### [Goal of the exercise]
Convert the lines, from the first line of the block through the line containing "découvrez notre recette", into a JSON list of strings with one string per line, omitting blank lines. Exclude the pictures from the output.
************
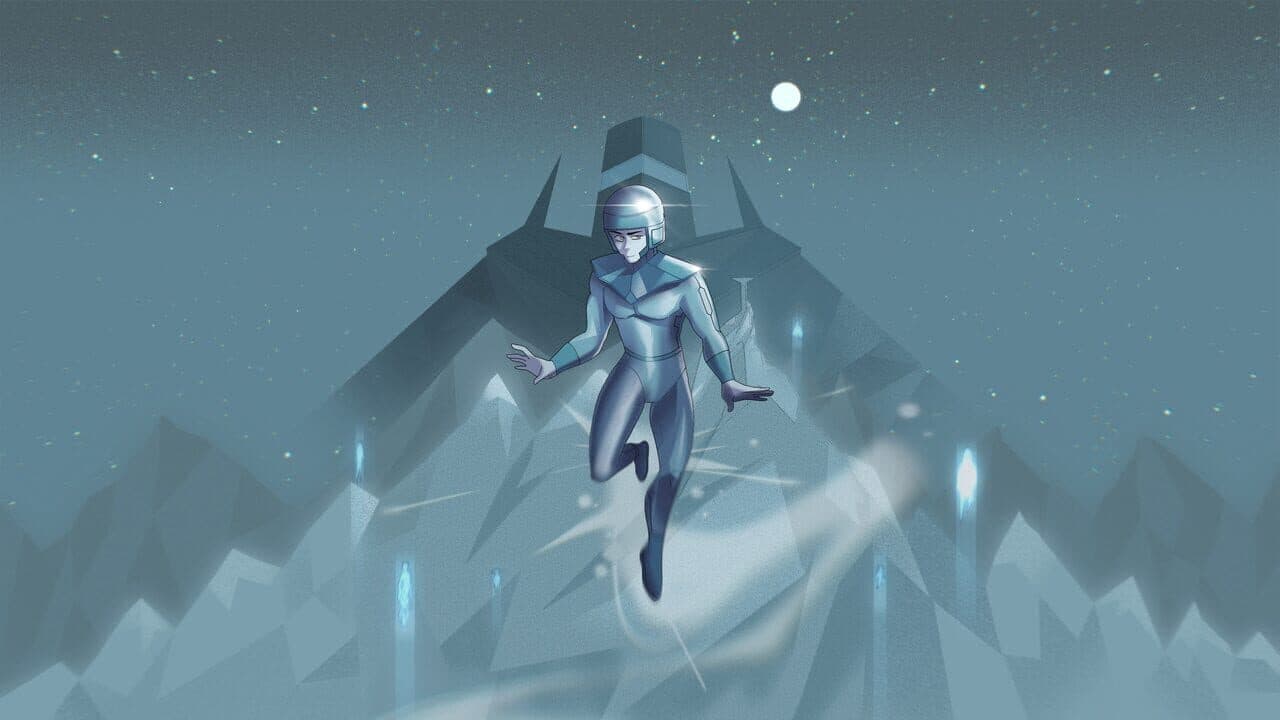 SoulFrost thumbnail 7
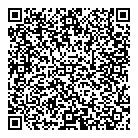 QR код "ТМК"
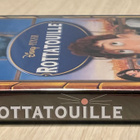 Disney-Pixar: ROTTATOUILLE (2007) suomipuhe (2DVD) *UUSI* - pikkukuva 3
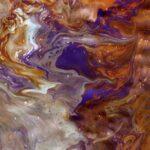 découvrez notre recette de pesto violet, une délicieuse variante de la sauce traditionnelle, alliant le goût unique des herbes fraîches et des betteraves. idéal pour égayer vos plats de pâtes, pizzas ou en tartinade, le pesto violet éveille les papilles tout en ajoutant une touche colorée et saine à vos repas.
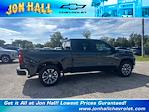 2026 Chevrolet Silverado 1500 Crew Cab 4WD Pickup for sale #265638 - photo 13
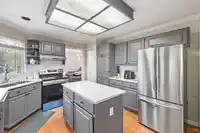 6960 143A STREET - thumbnail 10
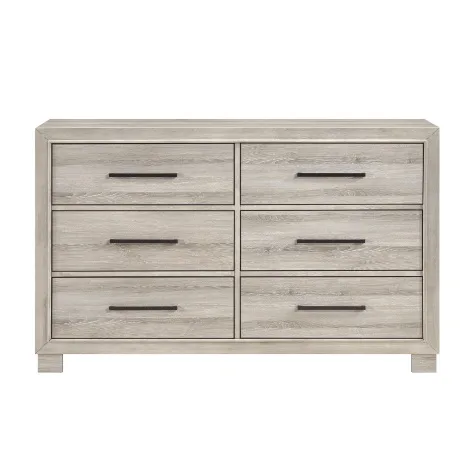 Dresser-136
************
### [Reply to the exercise]
[
  " SoulFrost thumbnail 7",
  " QR код \"ТМК\"",
  " Disney-Pixar: ROTTATOUILLE (2007) suomipuhe (2DVD) *UUSI* - pikkukuva 3",
  " découvrez notre recette de pesto violet, une délicieuse variante de la sauce traditionnelle, alliant le goût unique des herbes fraîches et des betteraves. idéal pour égayer vos plats de pâtes, pizzas ou en tartinade, le pesto violet éveille les papilles tout en ajoutant une touche colorée et saine à vos repas."
]